She said the combined effect of the air and mercury rules could be approximately $18 billion annually. In Wisconsin, that figure could mean roughly $1.1 billion in capital and $31 million in annual operating and maintenance costs, she said, citing an informal survey of the state’s major investor-owned utilities.
Nowak said it is too early to tell the impacts of some rules, such as those covering coal ash, which is now recycled by using it in cement and other construction materials. If it is deemed a pollutant, it would have to be transported out of state for disposal, which could be costly, she said.
Nowak said the PSC has yet to pass on costs to ratepayers.
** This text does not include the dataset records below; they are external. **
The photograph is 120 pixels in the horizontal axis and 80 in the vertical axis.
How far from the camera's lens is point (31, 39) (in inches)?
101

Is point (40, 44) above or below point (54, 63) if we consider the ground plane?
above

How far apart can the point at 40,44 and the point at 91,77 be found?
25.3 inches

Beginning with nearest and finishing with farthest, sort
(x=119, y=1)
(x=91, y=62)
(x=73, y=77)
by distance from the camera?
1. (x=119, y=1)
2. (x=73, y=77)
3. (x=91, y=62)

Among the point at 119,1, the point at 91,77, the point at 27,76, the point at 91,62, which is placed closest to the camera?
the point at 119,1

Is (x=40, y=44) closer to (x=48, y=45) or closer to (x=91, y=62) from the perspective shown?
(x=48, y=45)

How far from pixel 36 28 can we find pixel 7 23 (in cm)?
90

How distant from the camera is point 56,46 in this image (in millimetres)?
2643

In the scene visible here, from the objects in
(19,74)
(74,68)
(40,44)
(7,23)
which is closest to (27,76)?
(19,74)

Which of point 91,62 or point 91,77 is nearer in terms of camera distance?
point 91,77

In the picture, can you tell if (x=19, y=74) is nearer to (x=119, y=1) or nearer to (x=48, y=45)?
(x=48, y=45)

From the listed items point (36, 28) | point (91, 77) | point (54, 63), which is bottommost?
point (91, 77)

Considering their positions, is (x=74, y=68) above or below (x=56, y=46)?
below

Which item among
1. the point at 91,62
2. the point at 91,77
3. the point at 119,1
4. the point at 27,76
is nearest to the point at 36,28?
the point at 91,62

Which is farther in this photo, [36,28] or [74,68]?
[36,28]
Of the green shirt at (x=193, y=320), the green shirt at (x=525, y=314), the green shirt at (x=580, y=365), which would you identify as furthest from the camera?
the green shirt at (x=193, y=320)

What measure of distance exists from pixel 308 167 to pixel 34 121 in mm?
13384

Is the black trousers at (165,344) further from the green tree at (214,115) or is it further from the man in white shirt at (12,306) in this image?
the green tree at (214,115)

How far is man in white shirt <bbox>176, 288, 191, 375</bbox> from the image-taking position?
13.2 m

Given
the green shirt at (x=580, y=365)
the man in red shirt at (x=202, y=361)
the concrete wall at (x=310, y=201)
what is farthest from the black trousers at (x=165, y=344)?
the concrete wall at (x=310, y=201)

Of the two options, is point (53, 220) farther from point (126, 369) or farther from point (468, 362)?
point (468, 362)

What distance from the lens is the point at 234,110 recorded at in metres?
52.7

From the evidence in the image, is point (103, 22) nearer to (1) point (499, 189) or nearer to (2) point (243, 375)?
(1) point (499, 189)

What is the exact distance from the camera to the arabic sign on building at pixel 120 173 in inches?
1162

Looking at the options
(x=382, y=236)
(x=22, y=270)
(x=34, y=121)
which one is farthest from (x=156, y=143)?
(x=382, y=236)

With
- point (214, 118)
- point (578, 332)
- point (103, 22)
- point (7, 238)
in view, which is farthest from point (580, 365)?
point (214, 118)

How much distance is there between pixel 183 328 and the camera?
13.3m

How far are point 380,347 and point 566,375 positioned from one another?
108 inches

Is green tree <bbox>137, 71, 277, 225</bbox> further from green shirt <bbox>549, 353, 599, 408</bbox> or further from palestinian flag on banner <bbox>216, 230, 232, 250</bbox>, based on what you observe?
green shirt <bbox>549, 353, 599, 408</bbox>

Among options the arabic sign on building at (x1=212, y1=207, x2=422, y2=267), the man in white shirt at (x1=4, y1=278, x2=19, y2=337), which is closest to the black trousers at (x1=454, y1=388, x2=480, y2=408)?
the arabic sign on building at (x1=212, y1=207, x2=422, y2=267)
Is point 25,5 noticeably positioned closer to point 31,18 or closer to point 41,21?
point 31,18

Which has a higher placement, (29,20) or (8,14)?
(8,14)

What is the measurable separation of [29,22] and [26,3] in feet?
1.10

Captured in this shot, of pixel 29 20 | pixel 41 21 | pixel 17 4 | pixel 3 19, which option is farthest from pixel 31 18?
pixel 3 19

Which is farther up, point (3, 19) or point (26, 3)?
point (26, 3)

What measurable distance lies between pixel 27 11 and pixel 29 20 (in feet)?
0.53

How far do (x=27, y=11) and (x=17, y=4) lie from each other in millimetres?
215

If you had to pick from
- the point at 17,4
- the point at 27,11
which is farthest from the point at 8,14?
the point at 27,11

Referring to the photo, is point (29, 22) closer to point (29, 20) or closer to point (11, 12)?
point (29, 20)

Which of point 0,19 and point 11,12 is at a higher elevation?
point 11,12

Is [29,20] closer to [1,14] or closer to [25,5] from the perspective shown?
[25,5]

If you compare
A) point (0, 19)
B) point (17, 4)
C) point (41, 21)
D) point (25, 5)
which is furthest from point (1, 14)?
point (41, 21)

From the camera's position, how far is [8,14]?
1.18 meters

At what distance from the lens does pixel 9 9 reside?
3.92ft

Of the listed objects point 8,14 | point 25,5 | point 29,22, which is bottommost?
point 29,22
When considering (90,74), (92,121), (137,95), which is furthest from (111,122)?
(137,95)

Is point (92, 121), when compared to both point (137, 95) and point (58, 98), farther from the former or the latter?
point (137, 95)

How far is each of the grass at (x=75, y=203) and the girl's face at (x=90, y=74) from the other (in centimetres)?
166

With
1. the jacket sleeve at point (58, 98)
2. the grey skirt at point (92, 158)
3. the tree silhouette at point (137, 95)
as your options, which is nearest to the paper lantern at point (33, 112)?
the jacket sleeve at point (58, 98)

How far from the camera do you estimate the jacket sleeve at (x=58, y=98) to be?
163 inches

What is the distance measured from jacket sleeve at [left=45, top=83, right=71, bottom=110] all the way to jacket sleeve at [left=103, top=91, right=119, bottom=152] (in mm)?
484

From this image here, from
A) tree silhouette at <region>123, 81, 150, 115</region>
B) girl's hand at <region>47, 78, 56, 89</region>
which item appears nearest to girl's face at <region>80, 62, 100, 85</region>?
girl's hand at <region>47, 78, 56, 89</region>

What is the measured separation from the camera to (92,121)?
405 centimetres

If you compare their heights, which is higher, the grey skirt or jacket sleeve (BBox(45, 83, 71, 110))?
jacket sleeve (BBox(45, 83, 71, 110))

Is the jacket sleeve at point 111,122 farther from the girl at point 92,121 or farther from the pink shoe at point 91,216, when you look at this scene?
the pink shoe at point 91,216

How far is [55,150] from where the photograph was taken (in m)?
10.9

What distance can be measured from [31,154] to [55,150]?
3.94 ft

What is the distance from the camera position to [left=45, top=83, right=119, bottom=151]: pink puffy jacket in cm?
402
But she said it’s requiring utilities to submit quarterly reports on their compliance strategies.
As regulators and utilities make decisions, she said they will need to coordinate actions to avoid making “piecemeal” decisions that could result in higher costs to residential consumers and industries.
“We need to consider the long-range cost impacts in light of our fragile economy while we seek to improve the environment,” she said.
For the short term, she said utilities may switch to cleaner fuels such as natural gas, operate cleaner and more expensive plants, purchase power generated outside Wisconsin and retrofit plants to reduce pollutants.
“If the result of this is shrinking the amount of coal used, the challenge will be to fill in the gap with other fuels to produce base-load power,” she said.
Over the long-term, Nowak said utilities may retire older and dirtier coal-fired plants, add more pollution controls and work with businesses and consumers to increase energy efficiency and have them reduce use during critical, high-demand periods.
In response to a question, she said any decision on removing the moratorium on new nuclear power plants in Wisconsin as a way to generate electricity that does produce smog would have to be decided by the Legislature, not the PSC.
In the meantime, she said the PSC will evaluate the cost/benefit ration of high-cost emission control equipment installation and work with utilities to determine treatment of remaining investments in power plants where retrofits are not economical.
Nowak said commissioners will also consider how pollution control costs should be reflected in retail rates and take steps to protect ratepayers against price volatility to keep rates reasonable.